Can you give back only the lines starting at the one that contains "2017 года? 63" and ending with the last line, with "kind of chart" swapped for "type of chart" and everything else unchanged? Leave the pictures out.

----------

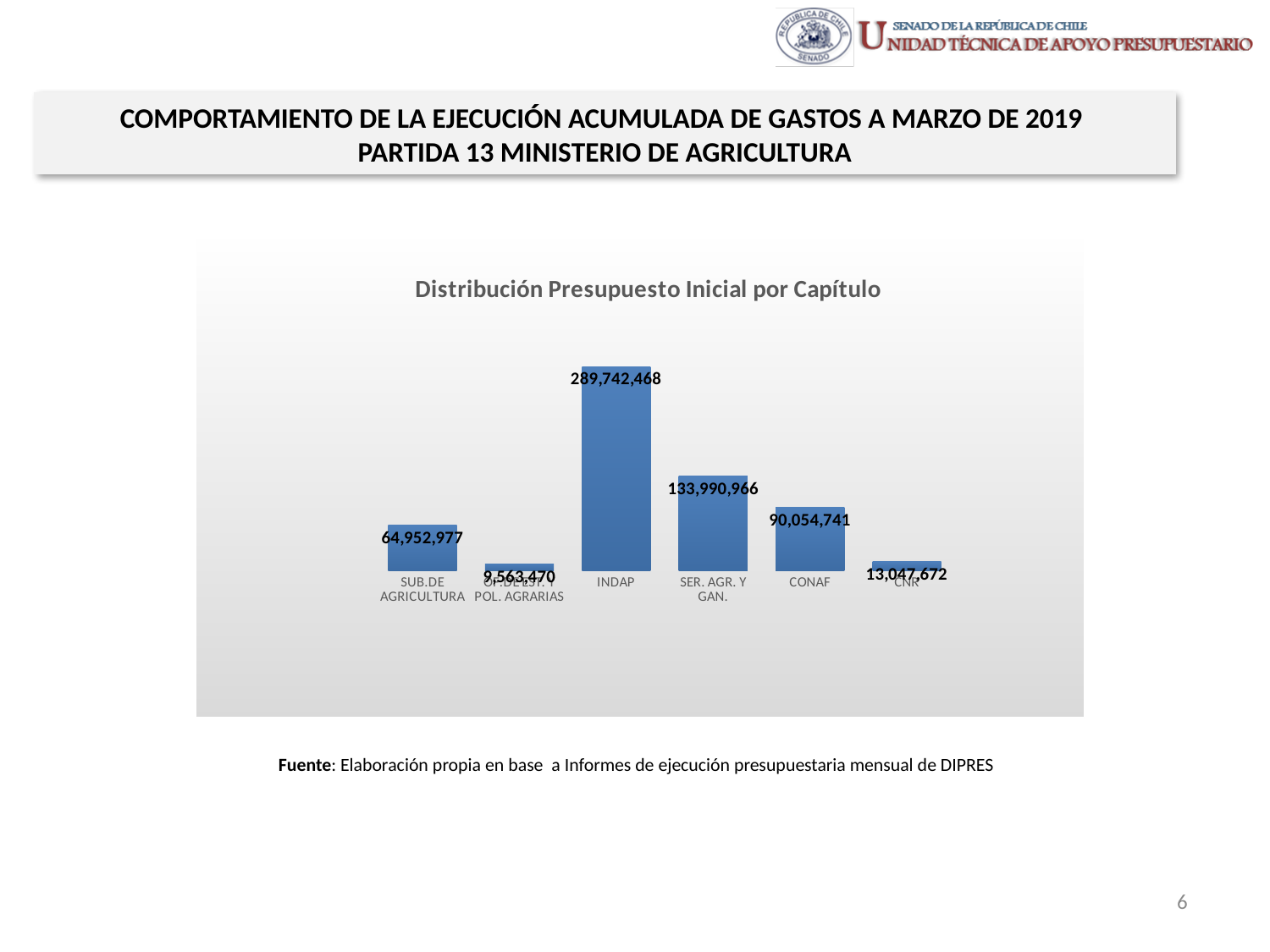
How many categories are shown in the chart? 6 Which is larger, the value for CONAF or the value for SER. AGR. Y GAN.? SER. AGR. Y GAN. What is the difference between the values for CONAF and SUB.DE AGRICULTURA? 25,101,764 What is the value for SUB.DE AGRICULTURA in the chart? 64,952,977 Which category has the highest value in the chart? INDAP What is the value for CNR in the chart? 13,047,672 What is the value for SER. AGR. Y GAN. in the chart? 133,990,966 What is the value for CONAF in the chart? 90,054,741 What is the difference between the values for INDAP and SER. AGR. Y GAN.? 155,751,502 What is the value for INDAP in the chart? 289,742,468 What is the title of the chart? Distribución Presupuesto Inicial por Capítulo What kind of chart is shown on the slide? Bar chart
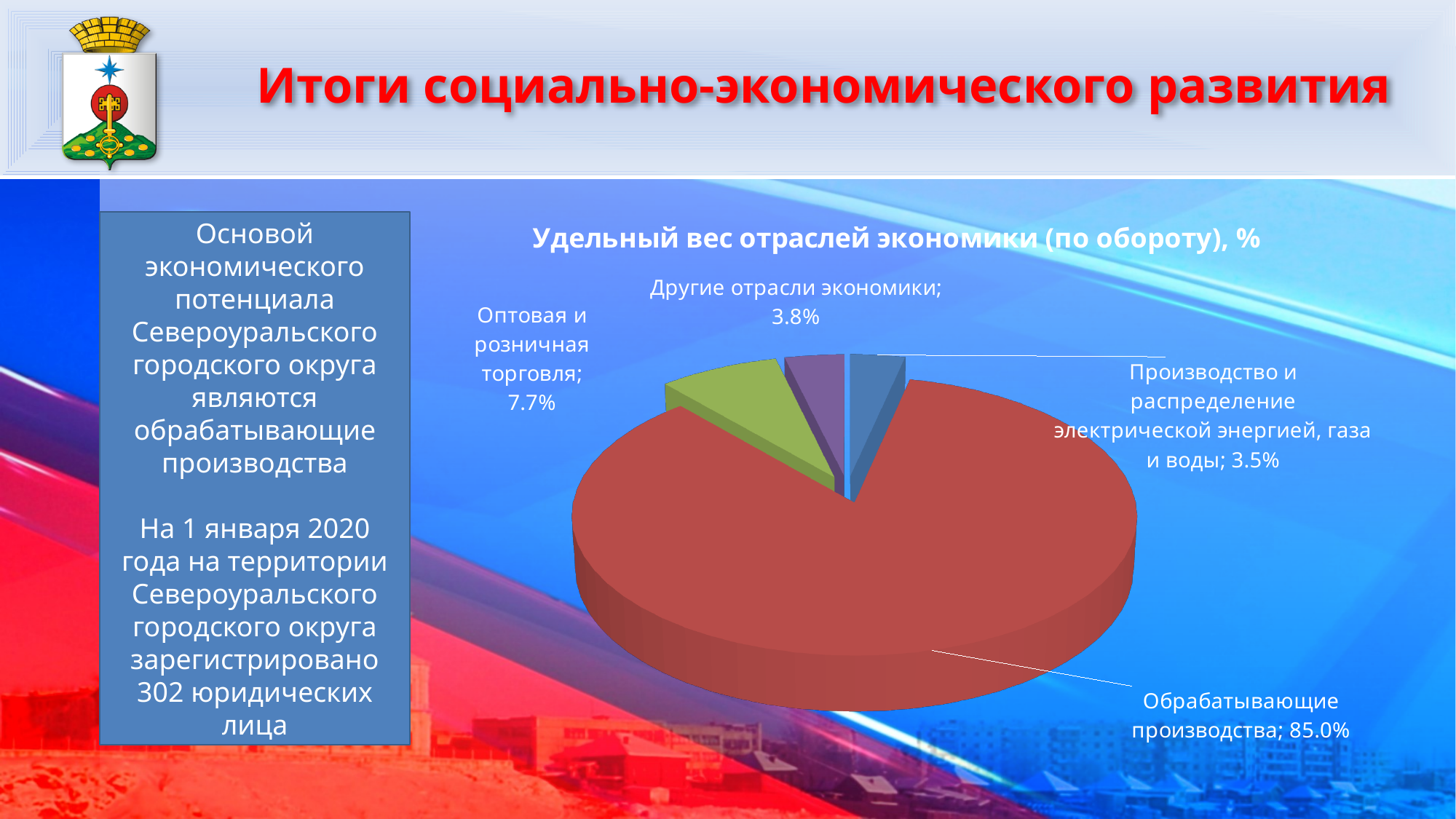
What is the title of the chart? Удельный вес отраслей экономики (по обороту), % Which is larger: the share of Оптовая и розничная торговля or the share of Другие отрасли экономики? Оптовая и розничная торговля Which sector has the largest slice in the pie chart? Обрабатывающие производства How many slices does the pie chart have? 4 What is the share of Производство и распределение электрической энергии, газа и воды in the pie chart? 3.5% What is the difference in percentage points between Обрабатывающие производства and Оптовая и розничная торговля? 77.3 What type of chart is shown on the slide? Pie chart What is the share of Другие отрасли экономики in the pie chart? 3.8% Which sector has the smallest slice in the pie chart? Производство и распределение электрической энергии, газа и воды What is the difference in percentage points between Другие отрасли экономики and Производство и распределение электрической энергии, газа и воды? 0.3 What is the share of Оптовая и розничная торговля in the pie chart? 7.7% What is the share of Обрабатывающие производства in the pie chart? 85.0%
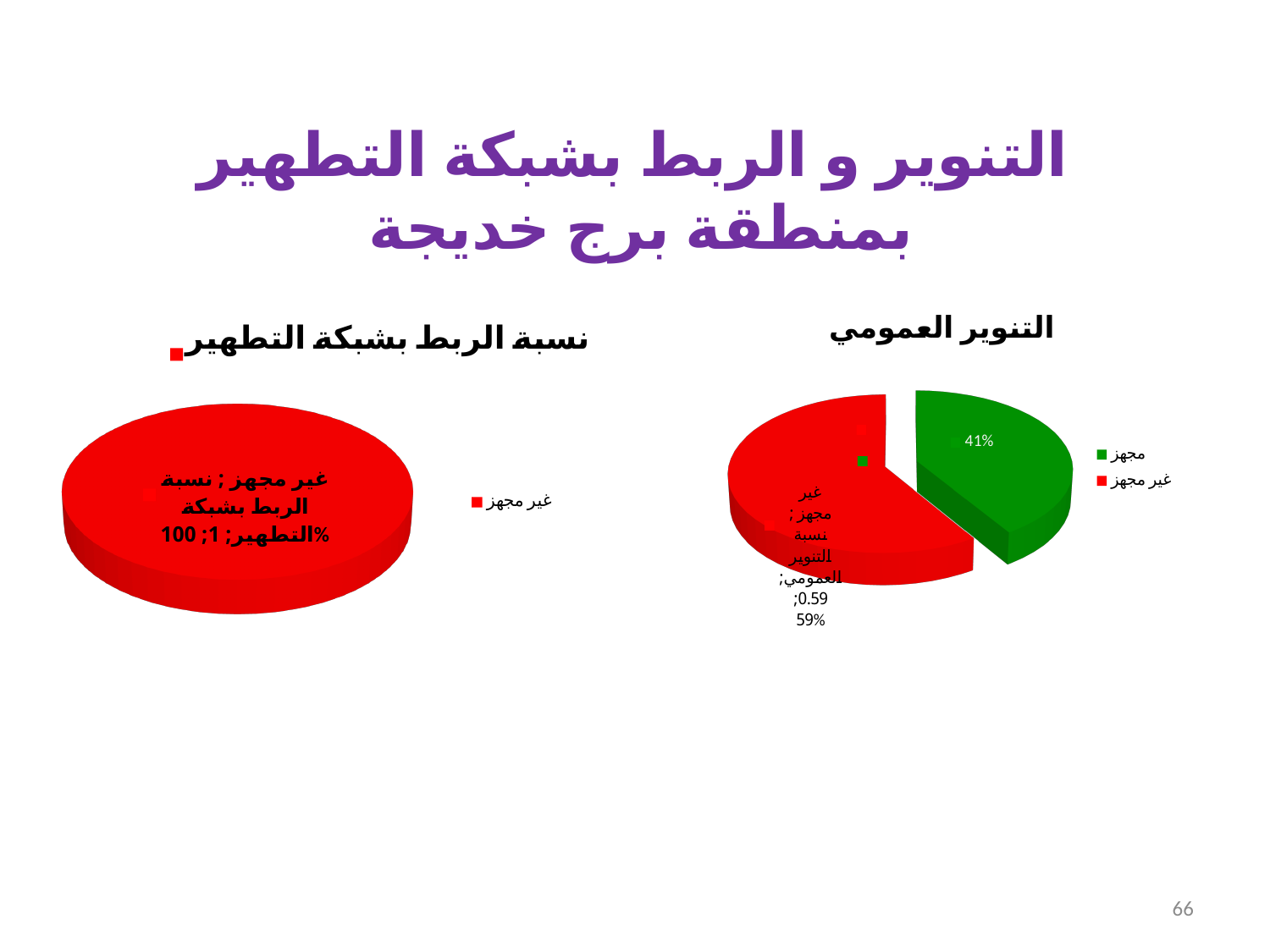
In the chart titled التنوير العمومي, which is larger: مجهز or غير مجهز? غير مجهز In the chart titled التنوير العمومي, what share of the pie is مجهز? 41% How many charts are shown on the slide? 2 In the chart titled التنوير العمومي, what share of the pie is غير مجهز? 59% In the chart titled نسبة الربط بشبكة التطهير, what share of the pie is غير مجهز? 100% What kind of chart is the chart titled التنوير العمومي? Pie chart In the chart titled التنوير العمومي, which category has the smallest slice? مجهز In the chart titled نسبة الربط بشبكة التطهير, how many slices does the pie have? 1 In the chart titled التنوير العمومي, what colour is the مجهز slice? Green In the chart titled التنوير العمومي, which category has the largest slice? غير مجهز In the chart titled التنوير العمومي, what is the difference in percentage points between غير مجهز and مجهز? 18 In the chart titled التنوير العمومي, how many categories does the legend list? 2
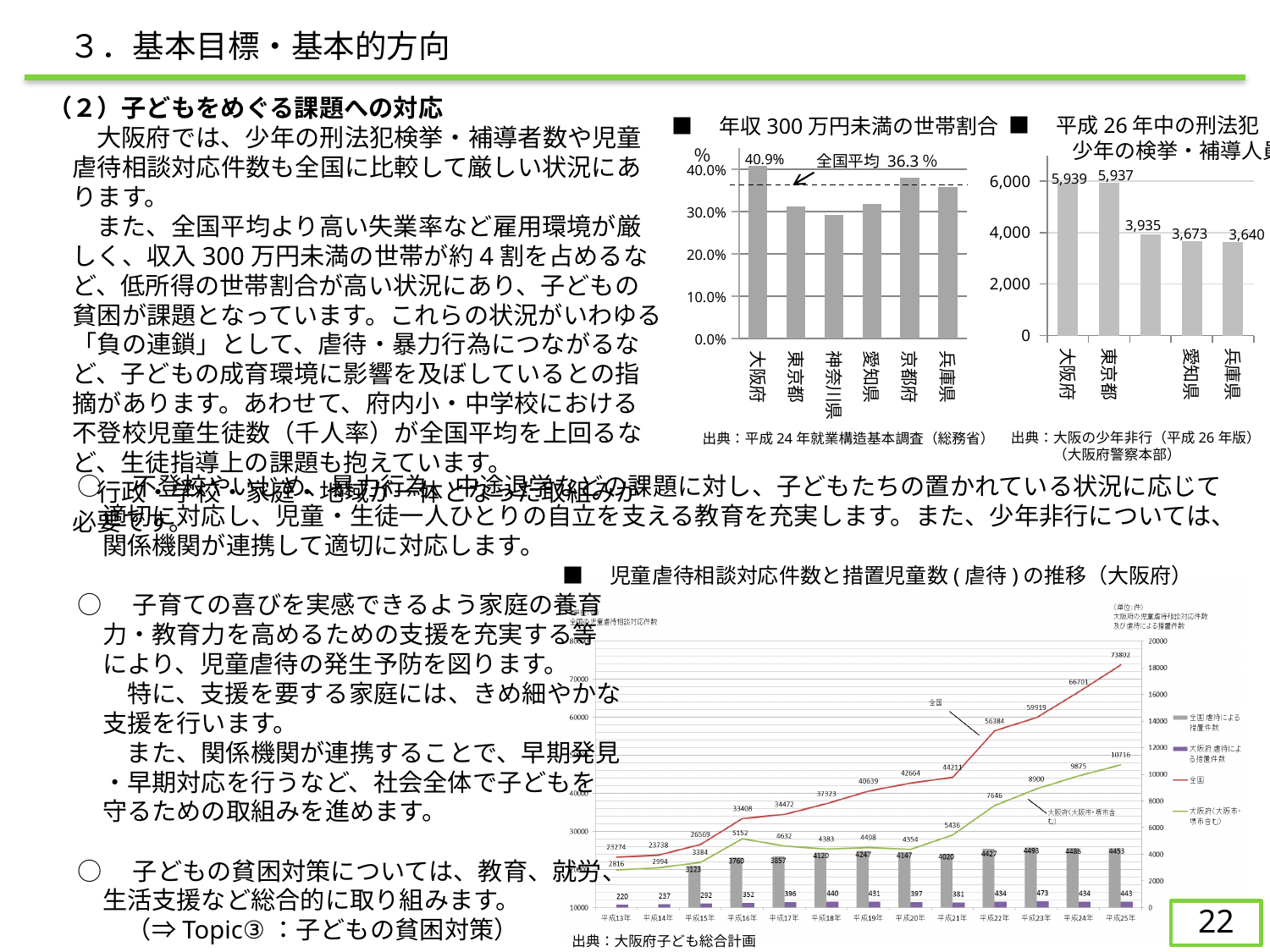
How many prefectures are shown in the chart titled 年収300万円未満の世帯割合? 6 In the chart titled 年収300万円未満の世帯割合, which prefecture has the lowest value? 神奈川県 In the chart titled 平成26年中の刑法犯少年の検挙・補導人員, what is the difference between 大阪府 and 東京都? 2 What kind of chart is the one titled 平成26年中の刑法犯少年の検挙・補導人員? bar chart In the chart titled 年収300万円未満の世帯割合, what is the 全国平均 value shown? 36.3% In the chart titled 年収300万円未満の世帯割合, is the value for 東京都 greater or less than 40.0%? less How many series does the legend list in the chart titled 児童虐待相談対応件数と措置児童数(虐待)の推移（大阪府）? 4 In the chart titled 児童虐待相談対応件数と措置児童数(虐待)の推移（大阪府）, what is the 全国 value for 平成25年? 73802 In the chart titled 平成26年中の刑法犯少年の検挙・補導人員, which is larger, 愛知県 or 兵庫県? 愛知県 In the chart titled 平成26年中の刑法犯少年の検挙・補導人員, what is the value for 大阪府? 5,939 In the chart titled 年収300万円未満の世帯割合, which prefecture has the highest value? 大阪府 In the chart titled 年収300万円未満の世帯割合, what is the value for 大阪府? 40.9%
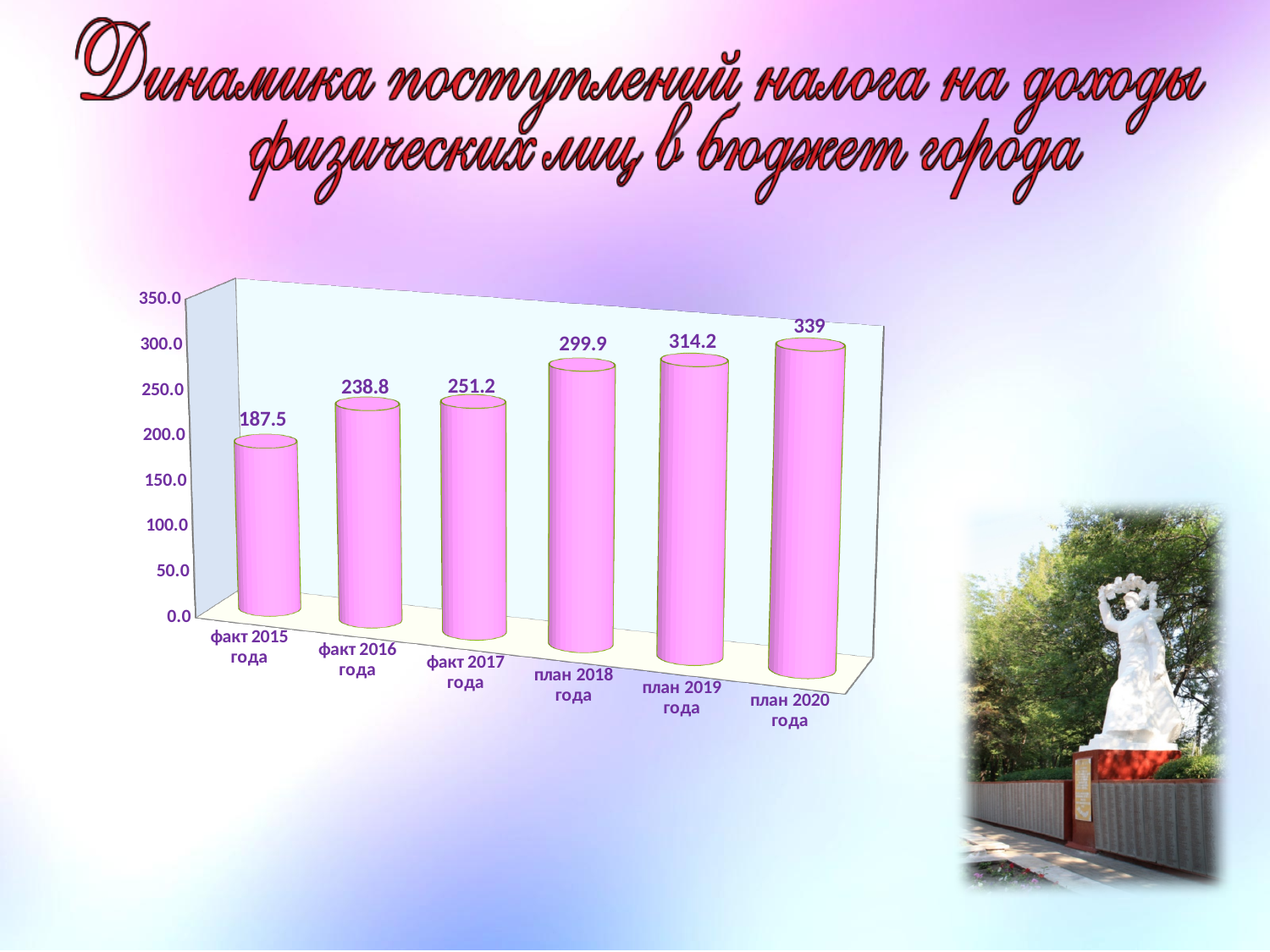
What kind of chart is shown on the slide? bar chart How many categories are shown on the chart? 6 Do the values rise or fall from факт 2015 года to план 2020 года? rise What is the value for план 2020 года? 339 Which category has the highest value? план 2020 года Which category has the lowest value? факт 2015 года What is the value for план 2018 года? 299.9 What is the value for факт 2015 года? 187.5 What is the difference between the values for факт 2016 года and факт 2015 года? 51.3 Which is larger, the value for факт 2017 года or the value for план 2018 года? план 2018 года Is the value for план 2019 года greater or less than 300.0? greater What is the difference between the values for план 2019 года and факт 2017 года? 63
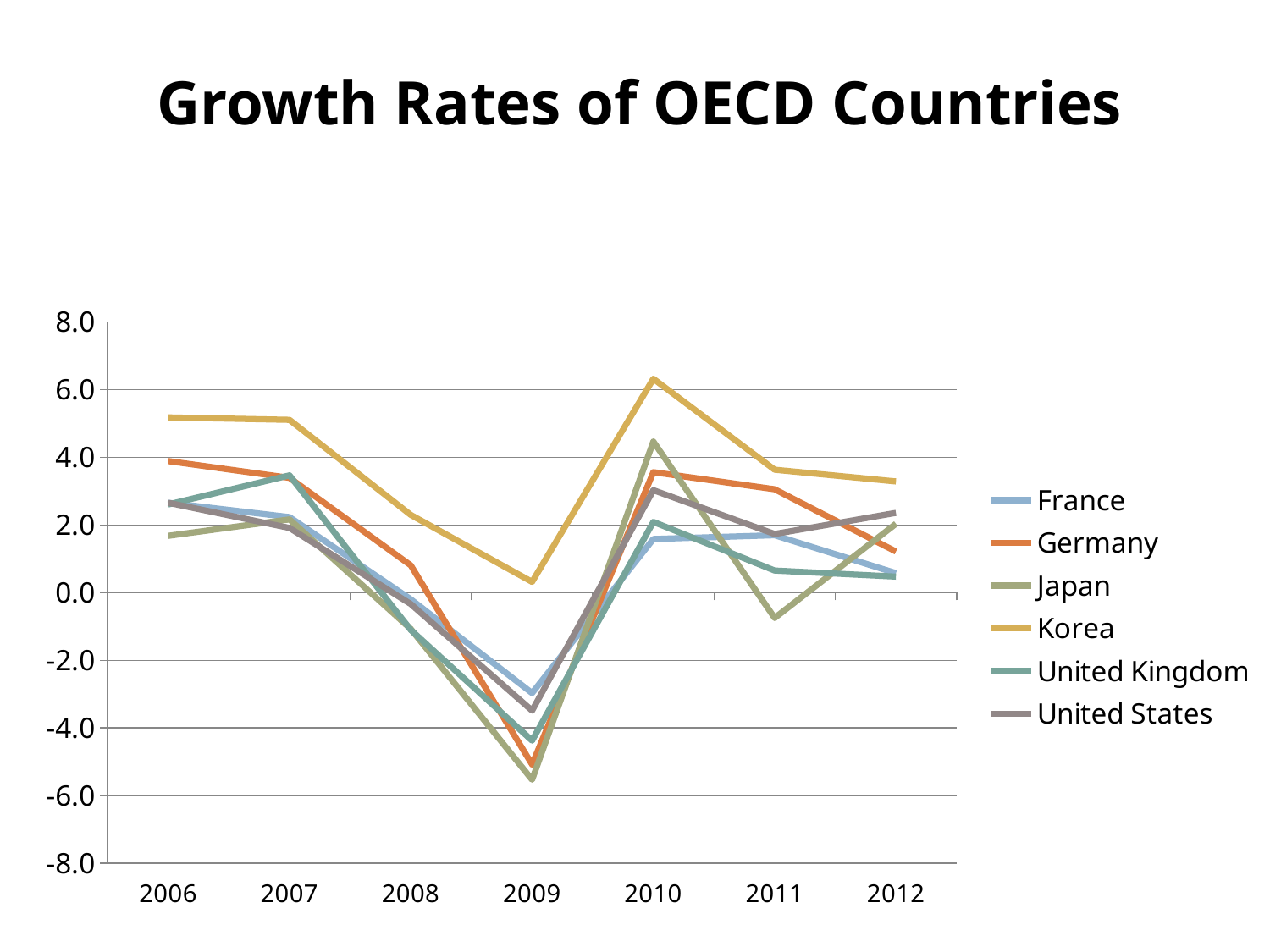
What kind of chart is shown on the slide? Line chart Is the growth rate for Japan in 2009 greater or less than -4.0? less Does the growth rate for Korea rise or fall from 2010 to 2012? Fall How many years are shown along the x axis? 7 What is the title of the chart? Growth Rates of OECD Countries Which country has the highest growth rate in 2010? Korea Which is larger in 2011, the growth rate of Germany or of Japan? Germany Is the growth rate for Korea in 2006 greater or less than 4.0? greater Which country has the highest growth rate in 2009? Korea Which country has the lowest growth rate in 2011? Japan How many countries does the legend list? 6 Which country is plotted with the yellow line? Korea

----------

REPLY TO THE EXERCISE:
What type of chart is shown on the slide? bar chart How many categories are shown on the chart? 6 Do the values rise or fall from факт 2015 года to план 2020 года? rise What is the value for план 2020 года? 339 Which category has the highest value? план 2020 года Which category has the lowest value? факт 2015 года What is the value for план 2018 года? 299.9 What is the value for факт 2015 года? 187.5 What is the difference between the values for факт 2016 года and факт 2015 года? 51.3 Which is larger, the value for факт 2017 года or the value for план 2018 года? план 2018 года Is the value for план 2019 года greater or less than 300.0? greater What is the difference between the values for план 2019 года and факт 2017 года? 63
What type of chart is shown on the slide? Line chart Is the growth rate for Japan in 2009 greater or less than -4.0? less Does the growth rate for Korea rise or fall from 2010 to 2012? Fall How many years are shown along the x axis? 7 What is the title of the chart? Growth Rates of OECD Countries Which country has the highest growth rate in 2010? Korea Which is larger in 2011, the growth rate of Germany or of Japan? Germany Is the growth rate for Korea in 2006 greater or less than 4.0? greater Which country has the highest growth rate in 2009? Korea Which country has the lowest growth rate in 2011? Japan How many countries does the legend list? 6 Which country is plotted with the yellow line? Korea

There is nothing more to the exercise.